The old adage "money doesn't buy happiness" proves true in a new survey of IT leaders commissioned by executive search firm Harvey Nash USA and sponsored by KPMG. The survey, which drew 258 responses from CIOs, CTOs, senior- and mid-level IT managers and other C-level executives, found that IT leaders' compensation is on an upward trajectory.
Despite the money they're making, fewer IT leaders say they're satisfied with their jobs this year
In addition to increases in base salaries, more IT leaders are getting retention bonuses. The number of IT leaders receiving such bonuses has skyrocketed in two years, from six percent to 22 percent, says the Harvey Nash survey.
No wonder that 80 percent of respondents report being satisfied with their compensation.

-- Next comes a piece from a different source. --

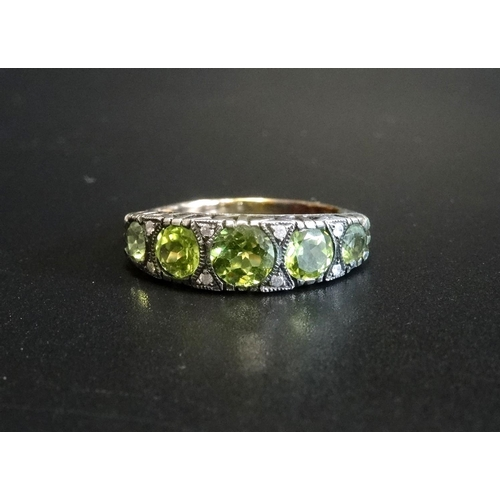 53 - GRADUATED PERIDOT FIVE STONE RING on fifteen carat gold shank with silver setting, ring size M-N - R...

Despite the money they're making, fewer IT leaders say they're satisfied with their jobs this year. In 2007, 88 percent of IT leaders called their jobs fulfilling, compared with 79 percent this year. And one-fifth of respondents (21 percent) don't find their jobs fulfilling.
Consequently, 28 percent of respondents say they're hunting for a new job and the 54 percent who aren't actively looking say they'd entertain calls from recruiters.
One factor fuelling that eagerness to switch jobs: CIOs feel less influential in their roles and in their organizations, according to the survey. The number of CIOs who view their role as becoming "more strategic" to their company declined from 80 percent last year to 69 percent this year.
What's more, fewer IT leaders now report to the CEO. Only 29 percent of the Harvey Nash survey respondents say their boss is the CEO, compared with 36 percent last year. (In our research, 41 percent of State of the CIO survey respondents call the CEO boss.)